- AVAILABLE DATA
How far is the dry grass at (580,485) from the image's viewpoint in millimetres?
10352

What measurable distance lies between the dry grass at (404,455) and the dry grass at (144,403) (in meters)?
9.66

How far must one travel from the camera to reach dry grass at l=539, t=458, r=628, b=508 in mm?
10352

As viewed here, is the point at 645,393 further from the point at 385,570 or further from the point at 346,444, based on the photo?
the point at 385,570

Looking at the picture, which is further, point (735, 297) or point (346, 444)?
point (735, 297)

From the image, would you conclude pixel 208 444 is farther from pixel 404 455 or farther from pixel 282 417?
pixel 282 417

...

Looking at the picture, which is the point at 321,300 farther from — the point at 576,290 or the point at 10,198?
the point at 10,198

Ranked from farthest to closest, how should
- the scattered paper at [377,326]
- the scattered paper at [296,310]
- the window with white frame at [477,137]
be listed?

- PROBLEM STATEMENT
Pull out every line of the listing that contains the string "from" and copy each one.

- EXERCISE SOLUTION
How far is the dry grass at (580,485) from the image's viewpoint in millimetres?
How far must one travel from the camera to reach dry grass at l=539, t=458, r=628, b=508 in mm?
As viewed here, is the point at 645,393 further from the point at 385,570 or further from the point at 346,444, based on the photo?
From the image, would you conclude pixel 208 444 is farther from pixel 404 455 or farther from pixel 282 417?
Looking at the picture, which is the point at 321,300 farther from — the point at 576,290 or the point at 10,198?
Ranked from farthest to closest, how should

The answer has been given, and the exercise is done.